# Bee Feeder Question



## drlonzo (Apr 15, 2014)

First, what type of hive top feeder are you using. Some have screens, some do not, some have open tops with slats down in the syrup to keep bees from drowning. If it is an open feeder with no slats in the syrup, there lies the real problem. You can make slats yourself out of simple things such as paint sticks and popsicle stics weaving them together or simple hot glue. Either case there will be some bees die off even then, however you would have less bees die with the propper equipment. Also, since this is a split, you may want to consider a boardman feeder, slow cap only has a few holes and acts more like a nectar flow. If you feed them too much it will honey bound the nest and the queen will have no place to lay once she is created and mated up.


----------



## Tenbears (May 15, 2012)

I do not know what type of feeder you are using, But if you have bees drowning than you need to find another feeder. Something is wrong, I have several different types from hive top to chicken waterers and loose very few bees unless something is wrong. Screen out of place, or poor seal on lid something. I actually like an entrance feeder placed in an empty super above the inner cover. You have to fill it more often than other types, but it is effective and harmless.


----------



## Santa Caras (Aug 14, 2013)

Here is a feeder I'm partial to. It's enclosed within the hive so robbing is not an issue. The bees use the screen as a ladder and the access to the syrup surface is minimal so if they do fall in the ladder is right there for them to climb back on. They dont have access to the extra space in the box so no burr comb is built. Three boards are used to form a chute from the brood box up to the ladder chute. You can see I've used screws to hold down the ladder chute if I need to clean or change out the container


----------



## DPBsbees (Apr 14, 2011)

I have at least a dozen of these feeders and the only issue I have found is that it helps to caulk the edges of the screen so bees can't sneak into the area where the sugar solution is. I like these feeders because they hold a lot and I lose no bees to drowning. You can refill them without being exposed to the bees. If you are having drowning issues make sure that what is covering the feeder seals properly and caulk the screen. This will take care of any issues.

:: RECORDED INFORMATION ::
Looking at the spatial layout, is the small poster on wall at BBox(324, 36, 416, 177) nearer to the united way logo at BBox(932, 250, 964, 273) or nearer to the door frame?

:: GIVEN TASK ::
Copy out the part of the bee feeder thread that opens with "I have at least" and closes with "of any issues.", changing "screen" to "mesh" wherever it appears.

:: ANSWER FOR THE TASK ::
I have at least a dozen of these feeders and the only issue I have found is that it helps to caulk the edges of the mesh so bees can't sneak into the area where the sugar solution is. I like these feeders because they hold a lot and I lose no bees to drowning. You can refill them without being exposed to the bees. If you are having drowning issues make sure that what is covering the feeder seals properly and caulk the mesh. This will take care of any issues.